Is it feasible to power LGB locos with battery via the power plugs on the locos, without further changes. Does having such power go to the rail make only one loco at a time operation the only option. My reluctance is altering my fleet,especially if it is more or less permanent or not easily reversed.

I have seen battery R/C locos-high end - and they seem to operate so smoothly and slowly.


----------



## Trains (Jan 2, 2008)

I run all my LGB though the power plugs on the back. A-B-A UP F units, Uintah #50,
and #50 little diesel. Sold the two moguls. I did take off the sliders and brushes.

Don


----------



## chuck n (Jan 2, 2008)

Steve, I have done it with a battery car and the plugs in the back if the engine. If you are going run on a track with other engines, battery or track, you will have to isolate the power to the track in the engine.
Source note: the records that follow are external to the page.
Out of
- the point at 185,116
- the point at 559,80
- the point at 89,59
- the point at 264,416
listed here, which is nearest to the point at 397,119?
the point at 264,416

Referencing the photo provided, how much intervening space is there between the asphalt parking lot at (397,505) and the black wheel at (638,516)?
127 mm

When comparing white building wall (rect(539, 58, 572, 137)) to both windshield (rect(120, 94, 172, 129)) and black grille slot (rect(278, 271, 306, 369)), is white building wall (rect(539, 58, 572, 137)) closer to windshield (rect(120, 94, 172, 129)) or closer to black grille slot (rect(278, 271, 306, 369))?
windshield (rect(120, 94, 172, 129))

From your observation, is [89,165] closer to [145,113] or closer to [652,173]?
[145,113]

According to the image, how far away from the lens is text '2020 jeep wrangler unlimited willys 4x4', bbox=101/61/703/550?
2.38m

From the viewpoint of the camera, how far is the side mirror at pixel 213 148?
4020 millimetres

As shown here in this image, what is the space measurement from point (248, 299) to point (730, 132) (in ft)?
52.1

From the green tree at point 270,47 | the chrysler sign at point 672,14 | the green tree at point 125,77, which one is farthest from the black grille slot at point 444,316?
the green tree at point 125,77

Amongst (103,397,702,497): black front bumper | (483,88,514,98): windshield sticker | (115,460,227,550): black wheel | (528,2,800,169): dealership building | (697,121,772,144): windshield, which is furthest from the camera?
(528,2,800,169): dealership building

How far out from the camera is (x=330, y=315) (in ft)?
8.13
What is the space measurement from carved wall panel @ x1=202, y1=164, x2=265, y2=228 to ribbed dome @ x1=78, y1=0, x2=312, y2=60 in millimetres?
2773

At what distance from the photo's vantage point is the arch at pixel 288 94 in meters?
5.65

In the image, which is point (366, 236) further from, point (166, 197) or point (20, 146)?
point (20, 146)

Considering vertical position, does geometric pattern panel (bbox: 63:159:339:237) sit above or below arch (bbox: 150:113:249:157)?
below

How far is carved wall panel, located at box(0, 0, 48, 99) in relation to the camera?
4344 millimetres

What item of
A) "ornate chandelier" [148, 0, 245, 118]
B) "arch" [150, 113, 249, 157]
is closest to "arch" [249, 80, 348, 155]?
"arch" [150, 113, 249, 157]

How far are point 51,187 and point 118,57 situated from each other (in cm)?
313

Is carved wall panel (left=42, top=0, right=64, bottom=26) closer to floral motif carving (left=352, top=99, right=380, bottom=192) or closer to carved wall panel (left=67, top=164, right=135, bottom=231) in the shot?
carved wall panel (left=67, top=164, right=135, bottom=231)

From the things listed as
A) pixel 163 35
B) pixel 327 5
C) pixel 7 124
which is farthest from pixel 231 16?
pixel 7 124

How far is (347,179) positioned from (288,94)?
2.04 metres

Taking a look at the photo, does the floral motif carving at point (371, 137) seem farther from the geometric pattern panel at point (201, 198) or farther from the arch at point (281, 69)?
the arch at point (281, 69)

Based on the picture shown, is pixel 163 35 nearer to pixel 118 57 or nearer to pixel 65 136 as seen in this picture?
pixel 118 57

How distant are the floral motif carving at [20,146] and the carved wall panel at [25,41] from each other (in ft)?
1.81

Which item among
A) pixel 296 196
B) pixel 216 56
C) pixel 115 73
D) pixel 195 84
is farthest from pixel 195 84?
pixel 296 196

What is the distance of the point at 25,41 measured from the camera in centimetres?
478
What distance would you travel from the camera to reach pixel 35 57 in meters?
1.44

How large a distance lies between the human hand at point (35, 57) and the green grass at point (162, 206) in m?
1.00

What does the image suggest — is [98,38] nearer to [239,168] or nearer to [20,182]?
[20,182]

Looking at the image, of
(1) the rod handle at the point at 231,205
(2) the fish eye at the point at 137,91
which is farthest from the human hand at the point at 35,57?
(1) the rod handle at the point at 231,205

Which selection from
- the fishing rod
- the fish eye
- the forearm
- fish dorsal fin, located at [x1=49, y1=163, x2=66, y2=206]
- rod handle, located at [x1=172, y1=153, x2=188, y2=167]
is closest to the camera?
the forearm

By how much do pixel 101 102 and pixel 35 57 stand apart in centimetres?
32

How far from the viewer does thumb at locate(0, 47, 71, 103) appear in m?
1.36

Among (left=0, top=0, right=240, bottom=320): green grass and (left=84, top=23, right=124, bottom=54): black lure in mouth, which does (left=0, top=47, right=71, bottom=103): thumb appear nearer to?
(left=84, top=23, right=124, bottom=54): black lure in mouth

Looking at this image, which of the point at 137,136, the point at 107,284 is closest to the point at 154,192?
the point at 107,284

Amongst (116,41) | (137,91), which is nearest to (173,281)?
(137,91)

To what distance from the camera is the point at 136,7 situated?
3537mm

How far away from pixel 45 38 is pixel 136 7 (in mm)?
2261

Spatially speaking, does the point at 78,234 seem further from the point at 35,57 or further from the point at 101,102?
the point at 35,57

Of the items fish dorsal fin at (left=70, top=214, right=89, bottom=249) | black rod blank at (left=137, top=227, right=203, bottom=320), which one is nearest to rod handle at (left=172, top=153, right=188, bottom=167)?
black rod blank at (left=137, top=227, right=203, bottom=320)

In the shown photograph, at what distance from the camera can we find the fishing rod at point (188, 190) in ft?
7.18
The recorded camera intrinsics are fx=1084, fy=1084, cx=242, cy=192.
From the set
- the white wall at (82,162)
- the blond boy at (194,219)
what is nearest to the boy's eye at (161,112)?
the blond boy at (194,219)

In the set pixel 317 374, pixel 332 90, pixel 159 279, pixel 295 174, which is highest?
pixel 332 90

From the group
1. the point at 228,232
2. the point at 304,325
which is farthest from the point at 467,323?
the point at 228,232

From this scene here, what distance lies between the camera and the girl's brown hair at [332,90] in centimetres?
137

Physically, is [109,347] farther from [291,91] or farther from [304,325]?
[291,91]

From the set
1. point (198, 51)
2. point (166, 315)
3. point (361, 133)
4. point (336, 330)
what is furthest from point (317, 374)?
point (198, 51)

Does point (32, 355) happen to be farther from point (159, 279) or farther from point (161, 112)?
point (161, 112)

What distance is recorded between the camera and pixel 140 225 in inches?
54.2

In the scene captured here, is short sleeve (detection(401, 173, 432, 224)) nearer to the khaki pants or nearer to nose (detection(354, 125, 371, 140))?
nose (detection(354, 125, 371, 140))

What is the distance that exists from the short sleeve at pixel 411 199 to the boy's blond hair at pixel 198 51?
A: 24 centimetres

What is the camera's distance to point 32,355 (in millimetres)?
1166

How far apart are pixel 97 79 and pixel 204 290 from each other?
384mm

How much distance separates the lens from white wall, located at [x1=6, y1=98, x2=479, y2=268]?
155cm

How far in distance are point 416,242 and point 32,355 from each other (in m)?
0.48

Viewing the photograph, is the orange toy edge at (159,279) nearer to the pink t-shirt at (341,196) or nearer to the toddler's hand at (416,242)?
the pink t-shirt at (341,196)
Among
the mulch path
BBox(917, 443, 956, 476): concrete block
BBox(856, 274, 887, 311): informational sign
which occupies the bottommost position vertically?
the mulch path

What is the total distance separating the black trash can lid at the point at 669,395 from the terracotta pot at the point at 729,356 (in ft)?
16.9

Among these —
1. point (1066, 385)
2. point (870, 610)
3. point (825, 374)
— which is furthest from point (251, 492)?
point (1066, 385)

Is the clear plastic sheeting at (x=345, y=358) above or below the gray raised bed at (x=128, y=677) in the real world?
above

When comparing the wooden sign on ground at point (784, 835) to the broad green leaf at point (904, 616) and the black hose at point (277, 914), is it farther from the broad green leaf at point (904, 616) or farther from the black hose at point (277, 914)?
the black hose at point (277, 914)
Otherwise you will run the other engines.

Aristo craft engines have a track/battery switch. I wish that was on all engines.

Chuck


----------



## Mike Toney (Feb 25, 2009)

You can Steve, but the LGB electronics suck up battery power. Now if you invest in a big enough battery, then its a non issue. You just remove the track skates and wheel brushes that supply power from the track and that is all reversable if you ever want to return the engine original condition. I chose to remove the LGB lighting board as it really pulled lots of battery power and I dont run my smoke units. I rewired the feed to the lights as my reciever board has directional lights as a standard feature as well as a "Ditch Light" feed that I will use for another light option eventualy, probably class lights. My friends battery set up is done in a trailing car that plugs into those ports, then each engine has an Aristo Revo reciever in it. In time some of his engines will have onboard battery. Mike


----------



## TonyWalsham (Jan 2, 2008)

Be advised that the AC Track/battery switch is not a track OR battery switch.
Rather the pigtails at each end are permanently connected to the internal wiring and the track pick ups are either switched in or removed.
Some AC locos do not actually disconnect the track power on BOTH sides. They are mis-wired internally.
The Track/Battery switch on Bachmann Spectrum locos does select one OR the other.


----------



## stevedenver (Jan 6, 2008)

thanks for the info-didn't think about the brushes and skates-very clever !!
yes lights and smoke will have to go, or lights will need to go LED (perhaps a small stick of incense in the stack....LOL)


I may try one or two locos-
any recommendations for a battery site, where I can get a nice battery, and rc unit to feed power to the loco-

gosh im actually really excited about trying this, this could make the winter and crap weather a lot more fun-I always get icing-(you know, the track is wet and when the loco passes it turns to ice immediately) and sometimes minor but really annoying continuity issues when its really wet and/or cold for prolonged periods.

perhaps ill try this with one of my electric rack locos and have single lights , or possibly a schoema for starters, or better, maybe the 2063 davenport. Should I chose heavy or light locos?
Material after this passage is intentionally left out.